**Problem to solve:**
Carry on the description of the K-Means and Balanced Zones clustering methods below, starting after its final numbered step.

**Page extract:**
'''
The K-Means algorithm works iteratively:

  1. Initializationk initial centroids are chosen using a furthest-point strategy for better spread.
  2. Assignment — Each feature is assigned to the nearest centroid based on Euclidean distance (in projected coordinates).
  3. Update — Centroids are recalculated as the mean position of all assigned features.
  4. Repeat until centroids converge or the maximum number of iterations is reached.

Balanced Zones

The Balanced Zones method uses a genetic algorithm to find optimal spatial groupings:

  1. An initial population of solutions is created using K-Means as a starting point, plus random variations.
  2. For each solution, extract seed for each cluster and grow zones through spatial neighbors to assign all features to clusters. Features unassigned by growth are assigned to the smallest surrounding cluster. The frontier features of large clusters can then be reassigned to smaller zones.
  3. Each solution is scored based on a fitness score.
  4. The best solutions are combined and mutated across multiple generations to progressively improve the result.
  5. The algorithm stops when no further improvement is found or the maximum number of generations is reached.
'''
**Data records:**
'''
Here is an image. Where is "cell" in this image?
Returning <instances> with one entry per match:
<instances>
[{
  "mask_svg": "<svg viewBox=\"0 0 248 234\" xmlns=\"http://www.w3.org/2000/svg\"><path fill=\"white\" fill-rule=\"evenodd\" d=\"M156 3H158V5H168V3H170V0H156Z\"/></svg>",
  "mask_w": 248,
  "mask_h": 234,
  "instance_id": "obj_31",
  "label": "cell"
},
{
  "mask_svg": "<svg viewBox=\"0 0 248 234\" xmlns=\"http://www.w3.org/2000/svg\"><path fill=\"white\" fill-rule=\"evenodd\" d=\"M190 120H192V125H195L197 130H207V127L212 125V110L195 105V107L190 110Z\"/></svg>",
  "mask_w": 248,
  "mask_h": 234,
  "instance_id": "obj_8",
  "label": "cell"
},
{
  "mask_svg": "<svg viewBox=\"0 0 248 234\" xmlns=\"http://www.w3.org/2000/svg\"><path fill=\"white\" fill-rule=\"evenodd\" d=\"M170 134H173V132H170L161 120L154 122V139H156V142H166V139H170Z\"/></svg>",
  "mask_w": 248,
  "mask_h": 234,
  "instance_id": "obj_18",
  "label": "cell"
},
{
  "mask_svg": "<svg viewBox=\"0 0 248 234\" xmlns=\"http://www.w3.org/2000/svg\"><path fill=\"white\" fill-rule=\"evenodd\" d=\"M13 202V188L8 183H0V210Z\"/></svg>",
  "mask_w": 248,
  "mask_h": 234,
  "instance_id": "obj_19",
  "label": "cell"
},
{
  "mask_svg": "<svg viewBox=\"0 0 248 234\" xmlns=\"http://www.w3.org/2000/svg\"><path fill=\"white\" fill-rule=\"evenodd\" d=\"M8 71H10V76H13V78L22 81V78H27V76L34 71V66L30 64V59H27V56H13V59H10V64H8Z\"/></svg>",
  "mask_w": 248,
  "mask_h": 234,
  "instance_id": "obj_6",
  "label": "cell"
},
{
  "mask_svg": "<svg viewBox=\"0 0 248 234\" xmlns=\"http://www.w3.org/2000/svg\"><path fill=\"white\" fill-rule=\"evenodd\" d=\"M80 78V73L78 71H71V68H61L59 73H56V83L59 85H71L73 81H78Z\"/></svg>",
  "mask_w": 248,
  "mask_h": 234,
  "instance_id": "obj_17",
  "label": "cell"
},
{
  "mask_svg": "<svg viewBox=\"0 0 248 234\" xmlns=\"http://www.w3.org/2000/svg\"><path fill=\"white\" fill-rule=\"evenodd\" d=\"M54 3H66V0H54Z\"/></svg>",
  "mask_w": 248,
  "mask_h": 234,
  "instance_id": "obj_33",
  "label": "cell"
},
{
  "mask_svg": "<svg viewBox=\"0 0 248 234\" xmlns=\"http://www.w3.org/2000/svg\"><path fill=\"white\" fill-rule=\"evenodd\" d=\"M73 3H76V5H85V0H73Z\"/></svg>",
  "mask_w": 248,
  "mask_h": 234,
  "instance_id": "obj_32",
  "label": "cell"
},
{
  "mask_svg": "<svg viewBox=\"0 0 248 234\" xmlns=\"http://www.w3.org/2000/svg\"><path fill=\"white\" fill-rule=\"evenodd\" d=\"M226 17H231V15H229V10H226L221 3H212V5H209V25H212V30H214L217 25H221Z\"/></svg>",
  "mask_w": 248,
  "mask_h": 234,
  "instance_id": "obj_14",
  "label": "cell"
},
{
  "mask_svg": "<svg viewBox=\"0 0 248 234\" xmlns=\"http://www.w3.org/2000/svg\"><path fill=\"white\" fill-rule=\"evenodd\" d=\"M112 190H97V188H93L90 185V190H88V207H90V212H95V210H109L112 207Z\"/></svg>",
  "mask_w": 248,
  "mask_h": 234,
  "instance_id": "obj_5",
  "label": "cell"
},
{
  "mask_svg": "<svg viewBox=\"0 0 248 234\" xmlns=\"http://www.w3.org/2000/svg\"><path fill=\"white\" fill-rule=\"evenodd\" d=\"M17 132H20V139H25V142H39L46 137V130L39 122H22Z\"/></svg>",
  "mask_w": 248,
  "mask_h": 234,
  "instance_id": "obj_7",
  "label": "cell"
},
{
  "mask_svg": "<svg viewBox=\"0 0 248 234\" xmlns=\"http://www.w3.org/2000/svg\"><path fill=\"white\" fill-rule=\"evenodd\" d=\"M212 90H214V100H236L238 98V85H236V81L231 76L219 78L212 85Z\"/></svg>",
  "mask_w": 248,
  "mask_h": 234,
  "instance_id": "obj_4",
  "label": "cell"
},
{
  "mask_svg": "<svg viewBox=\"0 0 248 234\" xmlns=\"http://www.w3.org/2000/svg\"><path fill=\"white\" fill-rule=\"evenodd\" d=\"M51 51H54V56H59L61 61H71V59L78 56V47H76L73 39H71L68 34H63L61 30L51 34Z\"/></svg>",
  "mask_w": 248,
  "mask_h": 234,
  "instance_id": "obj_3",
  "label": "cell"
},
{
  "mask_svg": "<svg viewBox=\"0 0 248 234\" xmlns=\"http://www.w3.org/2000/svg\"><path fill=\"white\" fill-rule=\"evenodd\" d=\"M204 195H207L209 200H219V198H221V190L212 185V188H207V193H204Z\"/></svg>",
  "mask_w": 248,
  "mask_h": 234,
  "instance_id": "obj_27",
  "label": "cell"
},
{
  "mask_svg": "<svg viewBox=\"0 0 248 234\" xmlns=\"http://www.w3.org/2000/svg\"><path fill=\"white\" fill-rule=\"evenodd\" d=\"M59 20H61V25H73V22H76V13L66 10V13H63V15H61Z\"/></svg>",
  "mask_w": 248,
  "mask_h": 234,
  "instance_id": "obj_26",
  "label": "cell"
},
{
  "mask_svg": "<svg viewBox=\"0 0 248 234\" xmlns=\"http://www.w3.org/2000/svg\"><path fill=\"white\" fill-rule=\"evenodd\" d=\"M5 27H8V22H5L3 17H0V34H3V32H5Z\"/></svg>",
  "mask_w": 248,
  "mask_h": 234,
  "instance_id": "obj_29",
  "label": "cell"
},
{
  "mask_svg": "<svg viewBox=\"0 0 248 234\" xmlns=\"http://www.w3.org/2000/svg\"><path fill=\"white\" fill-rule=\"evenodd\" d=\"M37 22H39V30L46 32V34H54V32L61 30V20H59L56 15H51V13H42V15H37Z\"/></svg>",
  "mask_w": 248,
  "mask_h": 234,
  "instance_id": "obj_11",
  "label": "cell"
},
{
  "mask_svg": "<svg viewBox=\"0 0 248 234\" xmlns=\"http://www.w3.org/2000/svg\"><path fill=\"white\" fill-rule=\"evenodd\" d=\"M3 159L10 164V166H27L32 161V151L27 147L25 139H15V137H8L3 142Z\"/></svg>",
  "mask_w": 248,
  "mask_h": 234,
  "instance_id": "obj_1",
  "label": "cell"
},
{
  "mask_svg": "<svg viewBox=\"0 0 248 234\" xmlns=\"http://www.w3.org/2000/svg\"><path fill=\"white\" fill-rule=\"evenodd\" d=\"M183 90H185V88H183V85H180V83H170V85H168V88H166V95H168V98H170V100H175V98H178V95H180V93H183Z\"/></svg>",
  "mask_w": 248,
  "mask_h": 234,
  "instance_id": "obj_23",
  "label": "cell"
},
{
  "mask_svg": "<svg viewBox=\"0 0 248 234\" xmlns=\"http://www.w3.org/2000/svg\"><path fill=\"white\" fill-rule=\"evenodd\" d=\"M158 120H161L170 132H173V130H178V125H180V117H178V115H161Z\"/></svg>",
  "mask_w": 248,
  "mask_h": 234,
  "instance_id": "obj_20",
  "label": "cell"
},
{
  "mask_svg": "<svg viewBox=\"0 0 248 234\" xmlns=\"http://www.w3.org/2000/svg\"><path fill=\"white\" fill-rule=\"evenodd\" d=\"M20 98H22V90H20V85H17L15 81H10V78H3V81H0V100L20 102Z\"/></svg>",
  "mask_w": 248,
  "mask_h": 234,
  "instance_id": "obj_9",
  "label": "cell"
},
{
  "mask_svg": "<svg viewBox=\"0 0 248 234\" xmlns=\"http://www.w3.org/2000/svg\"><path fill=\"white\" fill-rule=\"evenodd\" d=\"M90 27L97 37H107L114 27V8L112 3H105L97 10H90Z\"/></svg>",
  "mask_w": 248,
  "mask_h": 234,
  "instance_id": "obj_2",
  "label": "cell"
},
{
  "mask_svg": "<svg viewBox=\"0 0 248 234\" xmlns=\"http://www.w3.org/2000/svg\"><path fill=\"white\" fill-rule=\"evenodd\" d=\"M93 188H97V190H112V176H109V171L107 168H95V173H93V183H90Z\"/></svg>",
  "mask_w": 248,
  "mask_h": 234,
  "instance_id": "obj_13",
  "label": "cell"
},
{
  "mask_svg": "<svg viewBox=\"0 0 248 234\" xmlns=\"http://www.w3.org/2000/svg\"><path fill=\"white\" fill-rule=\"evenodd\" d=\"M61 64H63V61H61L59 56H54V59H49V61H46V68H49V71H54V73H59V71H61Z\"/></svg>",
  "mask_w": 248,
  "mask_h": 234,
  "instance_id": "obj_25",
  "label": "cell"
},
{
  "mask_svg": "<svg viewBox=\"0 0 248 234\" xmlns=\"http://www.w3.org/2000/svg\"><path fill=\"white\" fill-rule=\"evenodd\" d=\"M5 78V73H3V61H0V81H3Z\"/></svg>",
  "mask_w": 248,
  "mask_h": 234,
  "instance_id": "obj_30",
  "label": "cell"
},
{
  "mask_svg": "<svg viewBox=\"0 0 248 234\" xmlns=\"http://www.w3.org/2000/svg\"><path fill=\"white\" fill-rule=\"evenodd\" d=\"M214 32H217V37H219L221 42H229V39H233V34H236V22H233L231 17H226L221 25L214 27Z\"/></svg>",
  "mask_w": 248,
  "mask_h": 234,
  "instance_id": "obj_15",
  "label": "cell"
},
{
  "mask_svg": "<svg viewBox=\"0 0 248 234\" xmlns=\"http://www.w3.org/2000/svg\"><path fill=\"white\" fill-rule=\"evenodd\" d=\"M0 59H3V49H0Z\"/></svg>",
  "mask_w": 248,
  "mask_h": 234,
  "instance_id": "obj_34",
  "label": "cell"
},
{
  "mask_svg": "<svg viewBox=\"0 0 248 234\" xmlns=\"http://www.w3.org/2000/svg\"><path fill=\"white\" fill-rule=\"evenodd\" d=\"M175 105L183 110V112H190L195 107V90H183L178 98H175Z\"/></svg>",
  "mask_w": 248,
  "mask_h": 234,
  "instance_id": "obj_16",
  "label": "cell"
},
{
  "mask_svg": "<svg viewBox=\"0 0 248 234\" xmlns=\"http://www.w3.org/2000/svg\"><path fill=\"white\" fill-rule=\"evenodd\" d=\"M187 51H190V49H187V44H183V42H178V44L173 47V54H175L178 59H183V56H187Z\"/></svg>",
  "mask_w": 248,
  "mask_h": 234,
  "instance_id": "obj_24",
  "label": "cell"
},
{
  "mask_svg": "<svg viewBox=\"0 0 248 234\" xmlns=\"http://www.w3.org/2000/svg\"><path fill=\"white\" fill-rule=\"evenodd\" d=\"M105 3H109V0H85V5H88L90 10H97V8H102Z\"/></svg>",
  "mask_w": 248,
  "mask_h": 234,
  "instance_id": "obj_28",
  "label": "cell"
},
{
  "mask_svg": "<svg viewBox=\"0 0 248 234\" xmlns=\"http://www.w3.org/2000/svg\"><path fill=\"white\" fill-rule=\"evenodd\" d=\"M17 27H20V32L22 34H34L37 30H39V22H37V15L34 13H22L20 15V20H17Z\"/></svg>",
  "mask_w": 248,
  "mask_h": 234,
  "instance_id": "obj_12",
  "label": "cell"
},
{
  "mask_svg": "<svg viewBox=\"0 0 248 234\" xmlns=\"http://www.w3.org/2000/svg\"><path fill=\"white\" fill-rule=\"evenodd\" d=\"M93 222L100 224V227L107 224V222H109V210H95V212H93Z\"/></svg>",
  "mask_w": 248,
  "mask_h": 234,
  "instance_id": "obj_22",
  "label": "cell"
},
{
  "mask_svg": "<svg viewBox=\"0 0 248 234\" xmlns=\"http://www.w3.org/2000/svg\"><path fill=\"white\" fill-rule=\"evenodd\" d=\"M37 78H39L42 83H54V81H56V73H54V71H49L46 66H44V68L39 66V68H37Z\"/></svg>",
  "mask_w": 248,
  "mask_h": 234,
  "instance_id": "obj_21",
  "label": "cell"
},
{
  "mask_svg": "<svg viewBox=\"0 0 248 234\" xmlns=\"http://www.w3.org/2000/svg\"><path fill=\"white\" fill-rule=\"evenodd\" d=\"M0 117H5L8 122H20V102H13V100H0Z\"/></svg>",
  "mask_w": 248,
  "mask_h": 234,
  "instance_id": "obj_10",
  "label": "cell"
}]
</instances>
'''
**Answer section:**
The algorithm uses spatial neighbor graphs to ensure contiguous zone growth — features are assigned to zones through their spatial neighbors, promoting compact and connected clusters.

Fitness function:

Each candidate solution is scored based on:

  • Size variance — How evenly the zones are sized (primary objective).
  • Compactness penalty (optional) — Penalizes zones where the maximum distance threshold is exceeded.

All constraints (equal size, compactness) are soft constraints — the algorithm optimizes toward them but does not enforce them as hard limits.

Algorithm parameters:

ParameterValueDescription
Population size40–50Number of candidate solutions per generation
Generations40–50Maximum number of evolutionary cycles
Mutation rate0.1Probability of changing cluster seed location
Crossover rate0.7Probability of combining parent solutions
ElitismTop 10%Best solutions preserved across generations

Adaptive parameters: For larger datasets (>500 features), the population size and generation count are automatically reduced to maintain reasonable computation times.